| CONSIGNE |
Dans l'extrait fourni, relevez toutes les condamnations dont la confirmation est demandée. Indiquez pour chacune la somme et son objet.

| EXTRAIT FOURNI |
------
Par déclaration, parvenue au greffe le 13 décembre 2019, Mme [W] [M] a interjeté appel de cette décision en ce qu’elle l’a condamné à payer à Mme [O] [V] la somme de 4 766,60 euros en réparation de l’inexécution de son obligation, résultant de la servitude du tour d’échelle conventionnelle et en ce qu’il a rejeté les demandes de Mme [W] [M] au titre du trouble de voisinage et d’atteinte à la propriété, des servitudes de l’écoulement d’eau et de la demande d’autorisation de reboucher les trous présents dans le mur lui appartenant et, selon ses dernières conclusions transmises le 3 mai 2022, elle conclut à son infirmation partielle et demande à la cour, statuant à nouveau,

Vu les articles 544 et suivants et 1382 et suivants du code civil,

Vu les articles 640 et suivants du code civil,

— condamner Mme [O] [V] à verser à Mme [W] [M] la somme de 5 000 euros de dommages et intérêts au titre de la réalisation des travaux, des intrusions répétées sur sa propriété, du fait de la démolition du mur et du grillage et du fait de l’empiétement,

— condamner Mme [O] [V] à verser à Mme [W] [M] une somme de 10 000 euros à titre de dommages-intérêts, en réparation de la perte d’ensoleillement, du préjudice de jouissance et d’agrément et la somme de 50 000 euros en réparation de la diminution de la valeur vénale de sa propriété,

— condamner Mme [O] [V] à verser supplémentairement à Mme [W] [M] la somme de 500 euros au titre de la servitude de tour d’échelle, outre la somme de 500 euros au titre de l’aggravation de la servitude d’écoulement des eaux,

— autoriser Mme [W] [M] à procéder ou à faire procéder au rebouchage des quatre trous dans le mur de Mme [O] [V] dont la présence a été constatée par Maître [R] [G] dans son procès-verbal de constat du 8 mars 2018,

— infirmer le jugement entrepris en ce qu’il a condamné Mme [W] [M] à verser à Mme [O] [V] la somme de 4766,60 euros, au titre de l’inexécution de son obligation résultant de la servitude du tour d’échelle conventionnelle,

Confirmer le jugement entrepris en ce qu’il a :

— condamné Mme [O] [V] à payer à Mme [W] [M] la somme de 1000 euros, en réparation de l’empiétement sur sa propriété, assortie des intérêts au taux légal à compter du jugement,

— condamné Mme [O] [V] à payer à Mme [W] [M] la somme de 623,39 euros, au titre de la reconstruction du mur et du grillage, assortie des intérêts au taux légal à compter du jugement,

— condamné Mme [O] [V] à payer à Mme [W] [M] la somme de 3180 euros, au titre de la réparation du dallage en béton assortie des intérêts au taux légal à compter du jugement,

— débouter Mme [O] [V] de sa demande tendant à ce que Mme [W] [M] soit condamnée à lui verser la somme de 6 760 euros, avec intérêts de droit, au titre des frais d’abandon de chantier après le 17 octobre 2017,

— débouter Mme [O] [V] de l’ensemble de ses demandes, fins et prétentions,

— condamner Mme [O] [V] à verser à Mme [W] [M] la somme de 4 500 euros, au titre de l’article 700 du code de procédure civile,

— condamner Mme [O] [V] aux entiers dépens de l’instance incluant le coût des quatre procès-verbaux de constat dressés par Maître [G] les 20 et 25 juin 2015 (278,36 euros), le 7 juillet 2015 (200,36 euros), le 6 août 2015 (398,36 euros) et le 8 mars 2018 (288,09 euros) le coût de la sommation du 30 juin 2015 (101,21 euros), le coût de la délivrance de l’assignation en référé (66,89 euros), les honoraires de M. [U] [S] (750 euros), le coût de l’expertise réalisée par M. [C] (2 070,99 euros) et le coût de l’expertise réalisée par M. [K] (6 000 euros) et en autoriser la distraction au profit de la SCP Chaton-Grillon-Brocard-Gire, avocats, conformément aux dispositions de l’article 699 du code de procédure civile.
------
| DONNÉES FOURNIES |
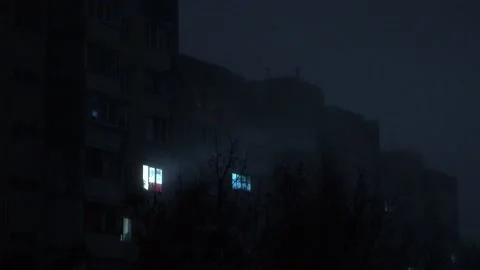 Light in one window in apartment multistorey building in fog during blackout Stock Footage 223216348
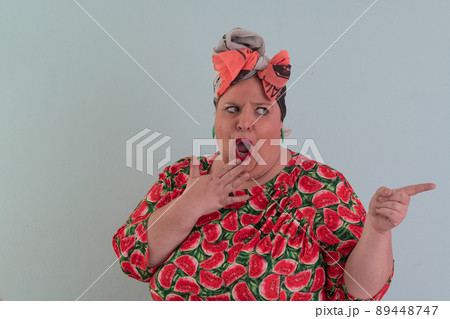 Plus size sexy model woman with trendy makeup, fashionable blonde in colorful dress posing at the cyan or light blue background in studio. 89448747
------
| VOTRE RÉPONSE |
- 1000 euros, en réparation de l'empiétement sur sa propriété
- 623,39 euros, au titre de la reconstruction du mur et du grillage
- 3180 euros, au titre de la réparation du dallage en béton